CEO Alan Baratz will continue to lead the company’s operations. As part of the business combination, Emil Michael, CEO and Chairman of DPCM Capital, joins D-Wave Quantum’s board of directors.
- Morgan Stanley & Co. LLC (“Morgan Stanley”) is serving as the exclusive financial advisor to D-Wave.
- Paul, Weiss, Rifkind, Wharton & Garrison LLP and Blake, Cassels & Graydon LLP are serving as legal counsel to D-Wave.
- Citigroup Global Markets Inc. (“Citigroup”) is serving as the lead capital markets advisor to DPCM Capital.
- UBS Investment Bank is also serving as capital markets advisor to DPCM Capital.
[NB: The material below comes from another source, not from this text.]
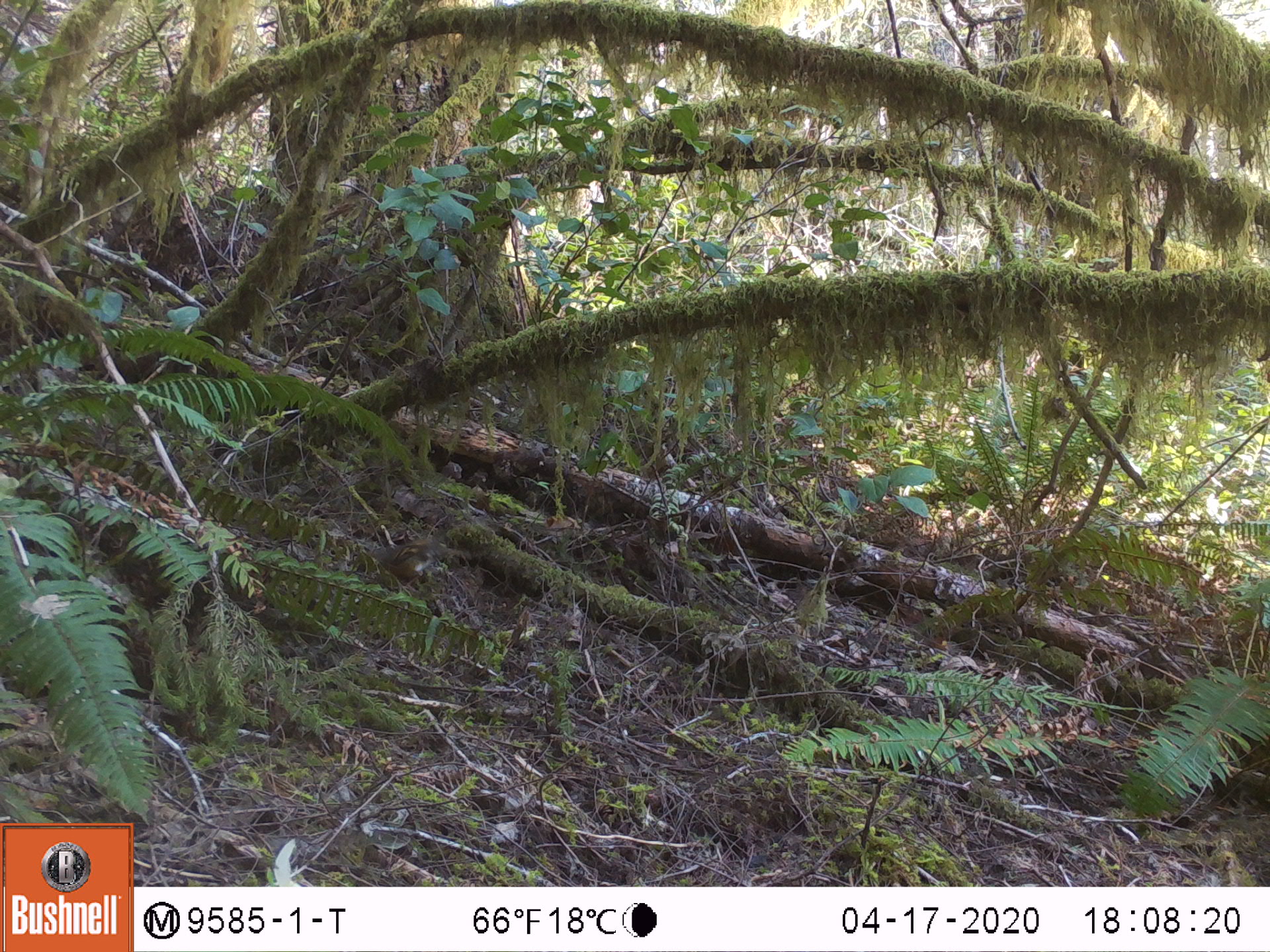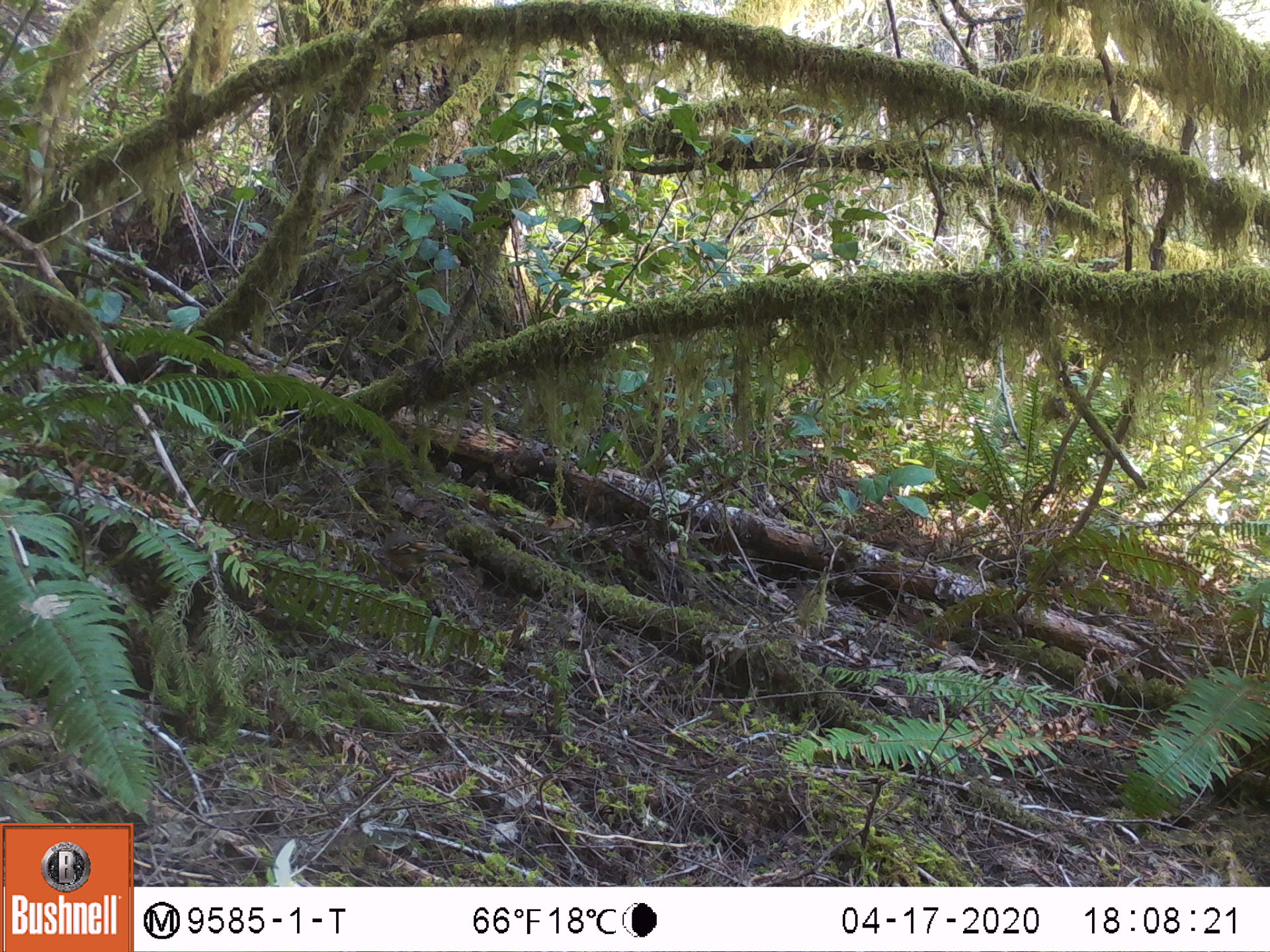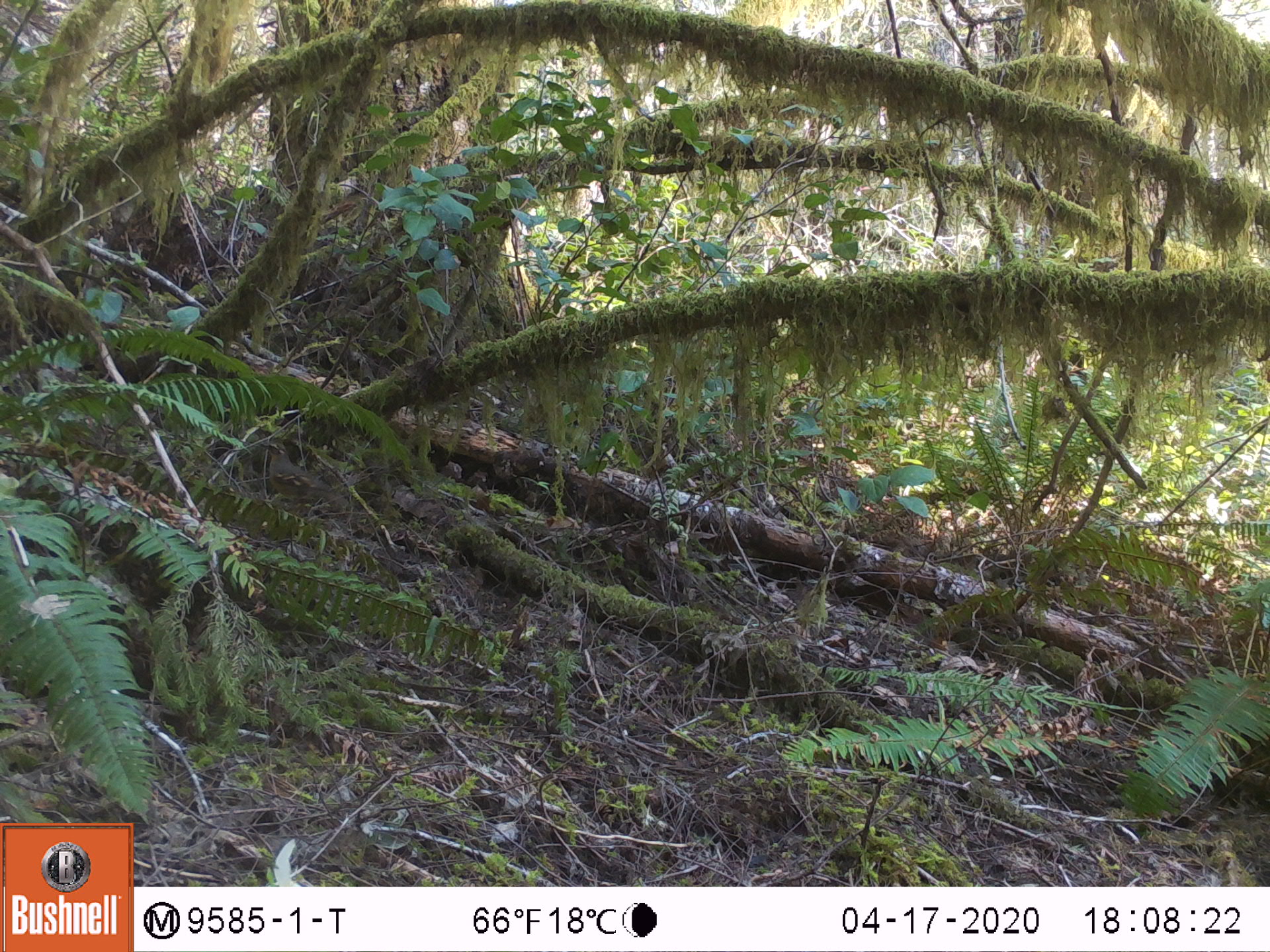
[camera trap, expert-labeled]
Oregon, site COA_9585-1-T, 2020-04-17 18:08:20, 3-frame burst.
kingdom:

Greenberg Traurig LLP and Stikeman Elliott LLP are serving as legal counsel to DPCM Capital.
- Morgan Stanley and Citigroup are also acting as placement agents for DPCM Capital with respect to a portion of the PIPE financing raised for certain Qualified Institutional Buyers and Institutional “Accredited Investors.”
- Morgan Stanley and Citigroup did not act as placement agents or participate in any role with respect to, and will not earn any fees from, the portion of the PIPE financing which was conducted by D-Wave.
- Longview Communications and Public Affairs is serving as D-Wave’s Canadian public affairs advisor.